◆ Doel van oefening
Zet de regels, beginnend bij de regel met "Comparing (88,680) with" en eindigend bij het einde van de rijen, om in een Markdown-tabel met de kolommen Nr en Regel. Laat lege regels weg; Nr bevat een volgnummer en Regel de tekst van de regel.

◆ De invoer
:::
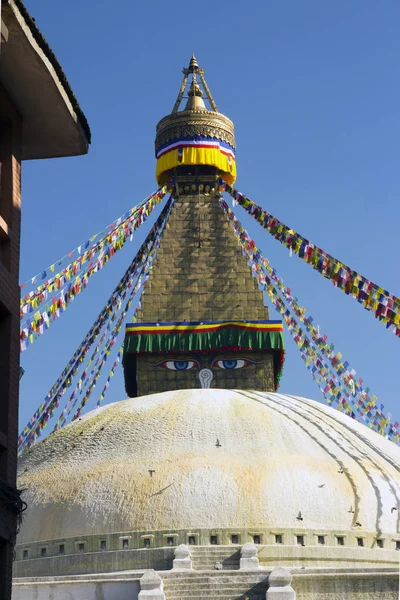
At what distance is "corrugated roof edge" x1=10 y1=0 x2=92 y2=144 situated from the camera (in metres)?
7.69

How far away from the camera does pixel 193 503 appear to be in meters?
17.9

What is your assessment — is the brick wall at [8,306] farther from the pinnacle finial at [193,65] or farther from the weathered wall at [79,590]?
the pinnacle finial at [193,65]

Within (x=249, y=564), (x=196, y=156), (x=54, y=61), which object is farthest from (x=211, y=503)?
(x=196, y=156)

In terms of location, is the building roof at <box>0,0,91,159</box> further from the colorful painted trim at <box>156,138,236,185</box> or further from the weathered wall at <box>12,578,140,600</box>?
the colorful painted trim at <box>156,138,236,185</box>

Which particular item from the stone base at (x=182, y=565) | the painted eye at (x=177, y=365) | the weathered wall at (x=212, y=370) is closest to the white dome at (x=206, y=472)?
the stone base at (x=182, y=565)

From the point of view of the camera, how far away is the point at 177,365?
2723 centimetres

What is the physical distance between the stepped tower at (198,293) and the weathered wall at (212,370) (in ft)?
0.08

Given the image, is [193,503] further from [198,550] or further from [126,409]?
[126,409]

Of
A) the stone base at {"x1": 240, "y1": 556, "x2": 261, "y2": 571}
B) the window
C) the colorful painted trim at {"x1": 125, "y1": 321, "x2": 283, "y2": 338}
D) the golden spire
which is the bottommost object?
A: the stone base at {"x1": 240, "y1": 556, "x2": 261, "y2": 571}

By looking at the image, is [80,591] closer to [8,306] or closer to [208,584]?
[208,584]

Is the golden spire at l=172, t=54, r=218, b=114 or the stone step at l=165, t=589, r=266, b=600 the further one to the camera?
the golden spire at l=172, t=54, r=218, b=114

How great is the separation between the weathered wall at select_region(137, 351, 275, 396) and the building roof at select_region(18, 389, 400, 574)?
6255 millimetres

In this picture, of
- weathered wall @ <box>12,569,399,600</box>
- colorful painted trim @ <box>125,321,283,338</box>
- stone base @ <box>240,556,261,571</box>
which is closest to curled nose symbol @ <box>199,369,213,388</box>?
colorful painted trim @ <box>125,321,283,338</box>

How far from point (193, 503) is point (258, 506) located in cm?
100
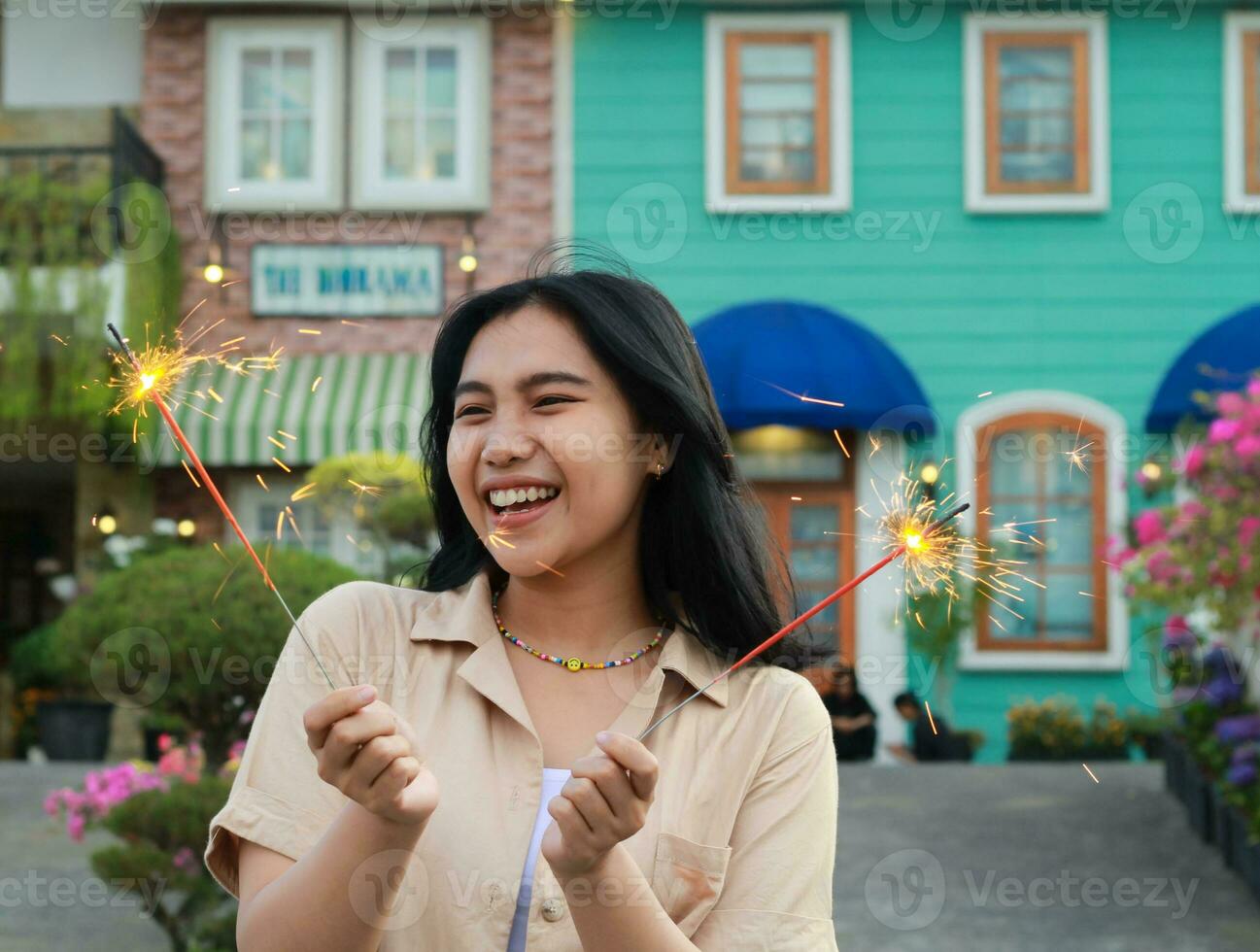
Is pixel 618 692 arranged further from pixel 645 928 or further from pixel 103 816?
pixel 103 816

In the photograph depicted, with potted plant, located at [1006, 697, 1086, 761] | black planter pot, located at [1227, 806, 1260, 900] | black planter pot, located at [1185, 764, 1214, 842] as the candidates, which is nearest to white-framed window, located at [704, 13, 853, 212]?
potted plant, located at [1006, 697, 1086, 761]

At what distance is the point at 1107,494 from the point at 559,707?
874cm

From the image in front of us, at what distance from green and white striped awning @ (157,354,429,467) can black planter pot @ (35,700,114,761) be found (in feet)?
5.74

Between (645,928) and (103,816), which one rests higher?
(645,928)

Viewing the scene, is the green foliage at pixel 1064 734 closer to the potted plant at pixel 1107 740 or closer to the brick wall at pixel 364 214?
the potted plant at pixel 1107 740

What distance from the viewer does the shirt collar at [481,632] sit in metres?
1.82

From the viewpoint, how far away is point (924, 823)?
22.1ft

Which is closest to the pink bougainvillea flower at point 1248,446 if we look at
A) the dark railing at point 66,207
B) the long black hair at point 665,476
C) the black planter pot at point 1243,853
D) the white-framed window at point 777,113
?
the black planter pot at point 1243,853

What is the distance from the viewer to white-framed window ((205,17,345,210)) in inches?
399

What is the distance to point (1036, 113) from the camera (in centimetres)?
1004

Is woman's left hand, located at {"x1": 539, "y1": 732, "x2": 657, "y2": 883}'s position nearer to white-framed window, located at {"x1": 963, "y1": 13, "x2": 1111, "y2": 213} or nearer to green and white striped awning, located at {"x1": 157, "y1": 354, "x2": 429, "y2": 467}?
green and white striped awning, located at {"x1": 157, "y1": 354, "x2": 429, "y2": 467}

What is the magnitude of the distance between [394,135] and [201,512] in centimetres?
292

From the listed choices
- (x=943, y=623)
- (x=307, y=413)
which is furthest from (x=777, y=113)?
(x=307, y=413)

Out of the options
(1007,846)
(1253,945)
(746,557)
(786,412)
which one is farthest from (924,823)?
(746,557)
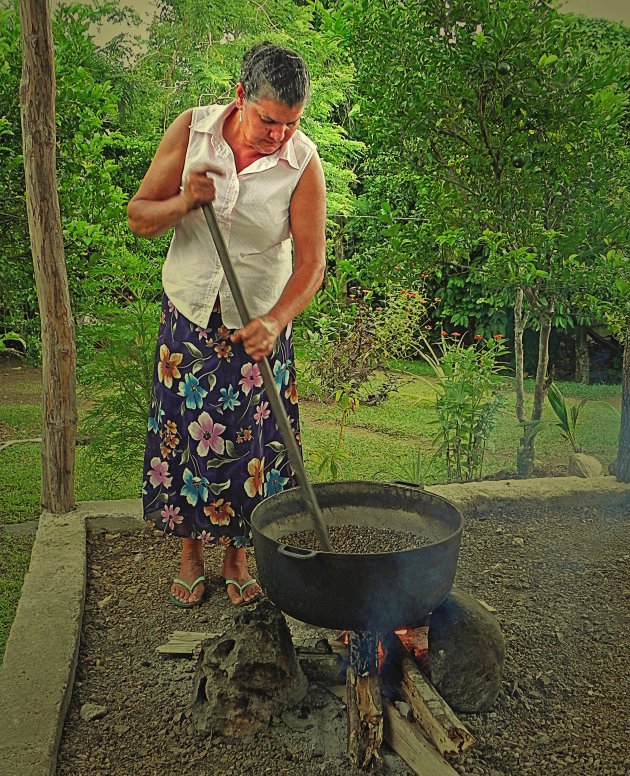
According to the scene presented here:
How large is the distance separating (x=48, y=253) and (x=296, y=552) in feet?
6.69

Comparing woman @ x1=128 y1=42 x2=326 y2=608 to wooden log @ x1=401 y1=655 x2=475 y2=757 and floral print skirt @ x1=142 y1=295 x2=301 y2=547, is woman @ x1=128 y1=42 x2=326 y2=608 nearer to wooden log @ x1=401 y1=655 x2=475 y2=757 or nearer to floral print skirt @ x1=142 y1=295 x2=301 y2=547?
floral print skirt @ x1=142 y1=295 x2=301 y2=547

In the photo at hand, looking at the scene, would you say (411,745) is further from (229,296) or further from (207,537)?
(229,296)

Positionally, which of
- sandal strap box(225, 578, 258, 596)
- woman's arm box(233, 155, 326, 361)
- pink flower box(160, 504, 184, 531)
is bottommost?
sandal strap box(225, 578, 258, 596)

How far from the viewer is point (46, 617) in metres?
2.52

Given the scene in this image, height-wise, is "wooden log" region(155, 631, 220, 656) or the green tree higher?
the green tree

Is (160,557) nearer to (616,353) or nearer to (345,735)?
(345,735)

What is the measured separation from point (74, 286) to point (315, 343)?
72.1 inches

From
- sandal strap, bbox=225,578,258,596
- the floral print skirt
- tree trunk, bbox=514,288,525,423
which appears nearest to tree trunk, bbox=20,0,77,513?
the floral print skirt

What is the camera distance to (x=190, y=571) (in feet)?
9.20

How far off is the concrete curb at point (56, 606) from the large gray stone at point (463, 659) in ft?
3.06

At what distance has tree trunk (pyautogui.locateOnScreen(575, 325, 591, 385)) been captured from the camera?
7891 millimetres

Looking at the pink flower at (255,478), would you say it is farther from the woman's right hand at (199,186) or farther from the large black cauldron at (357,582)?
the woman's right hand at (199,186)

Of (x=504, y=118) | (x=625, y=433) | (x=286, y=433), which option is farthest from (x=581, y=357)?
(x=286, y=433)

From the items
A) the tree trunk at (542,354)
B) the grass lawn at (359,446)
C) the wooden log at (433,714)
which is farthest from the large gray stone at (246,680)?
the tree trunk at (542,354)
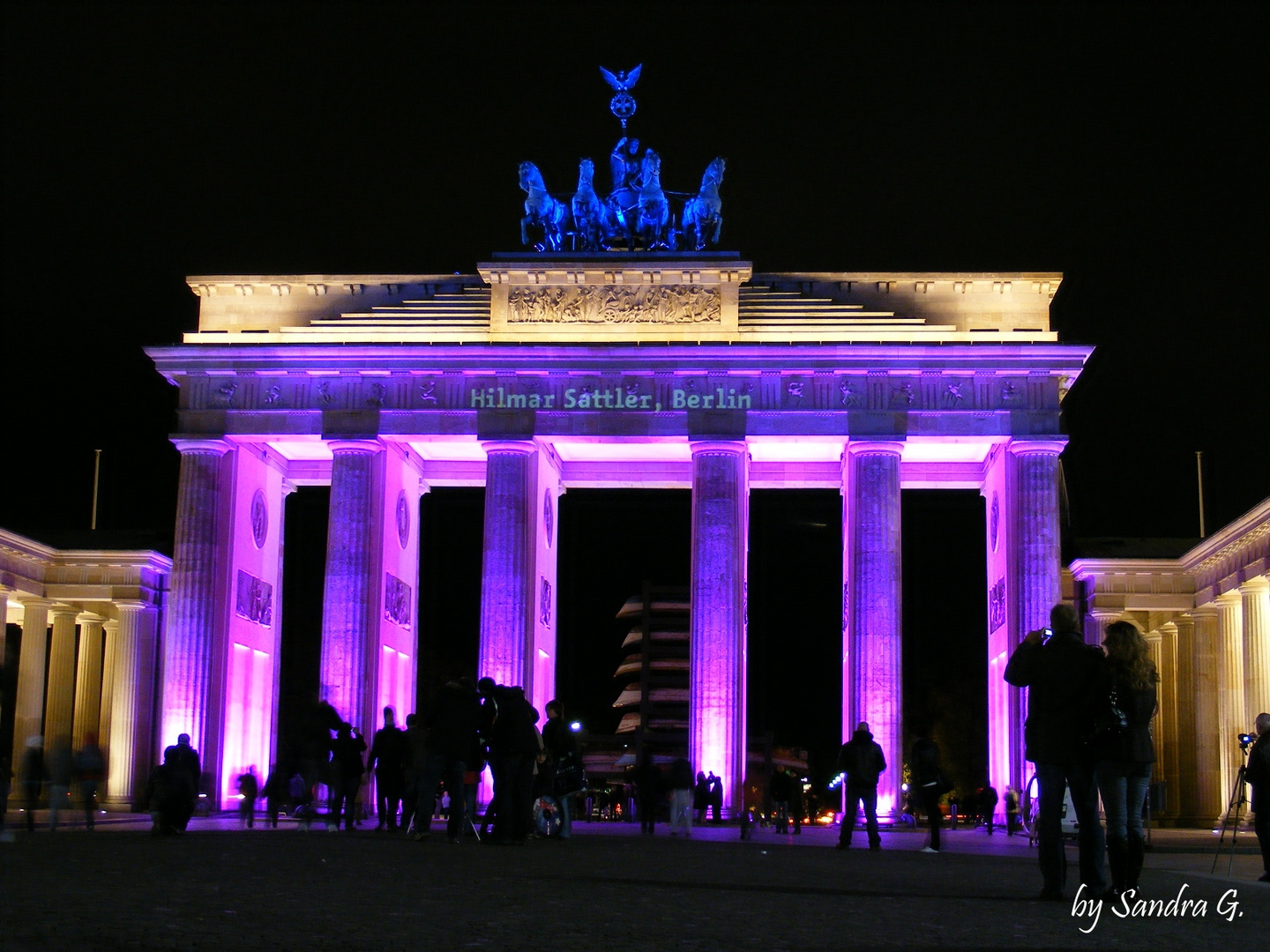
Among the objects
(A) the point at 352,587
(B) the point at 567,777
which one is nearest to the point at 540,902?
(B) the point at 567,777

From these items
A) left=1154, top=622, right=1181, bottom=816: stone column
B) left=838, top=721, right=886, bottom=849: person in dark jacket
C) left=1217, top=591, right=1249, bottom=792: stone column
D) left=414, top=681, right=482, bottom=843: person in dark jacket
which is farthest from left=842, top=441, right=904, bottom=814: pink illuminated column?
left=414, top=681, right=482, bottom=843: person in dark jacket

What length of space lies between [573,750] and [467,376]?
25.5 meters

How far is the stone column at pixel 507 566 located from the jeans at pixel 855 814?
842 inches

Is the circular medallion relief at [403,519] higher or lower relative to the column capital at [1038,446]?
lower

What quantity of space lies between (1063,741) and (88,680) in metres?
53.6

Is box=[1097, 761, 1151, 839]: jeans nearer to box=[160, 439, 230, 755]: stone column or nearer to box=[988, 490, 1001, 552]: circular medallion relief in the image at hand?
box=[160, 439, 230, 755]: stone column

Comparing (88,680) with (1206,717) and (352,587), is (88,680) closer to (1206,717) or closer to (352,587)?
(352,587)

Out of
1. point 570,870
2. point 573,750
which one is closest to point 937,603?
point 573,750

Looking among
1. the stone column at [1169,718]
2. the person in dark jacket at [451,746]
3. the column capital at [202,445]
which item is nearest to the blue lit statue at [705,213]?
the column capital at [202,445]

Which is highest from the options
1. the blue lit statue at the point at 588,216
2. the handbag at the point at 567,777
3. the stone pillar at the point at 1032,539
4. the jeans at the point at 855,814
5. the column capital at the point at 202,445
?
:::
◆ Uitvoer van opdracht
| Nr | Regel |
|---|---|
| 1 | Comparing (88,680) with (1206,717) and (352,587), is (88,680) closer to (1206,717) or closer to (352,587)? |
| 2 | (352,587) |
| 3 | Out of |
| 4 | 1. point 570,870 |
| 5 | 2. point 573,750 |
| 6 | which one is closest to point 937,603? |
| 7 | point 573,750 |
| 8 | Looking among |
| 9 | 1. the stone column at [1169,718] |
| 10 | 2. the person in dark jacket at [451,746] |
| 11 | 3. the column capital at [202,445] |
| 12 | which item is nearest to the blue lit statue at [705,213]? |
| 13 | the column capital at [202,445] |
| 14 | Which is highest from the options |
| 15 | 1. the blue lit statue at the point at 588,216 |
| 16 | 2. the handbag at the point at 567,777 |
| 17 | 3. the stone pillar at the point at 1032,539 |
| 18 | 4. the jeans at the point at 855,814 |
| 19 | 5. the column capital at the point at 202,445 |
| 20 | ? |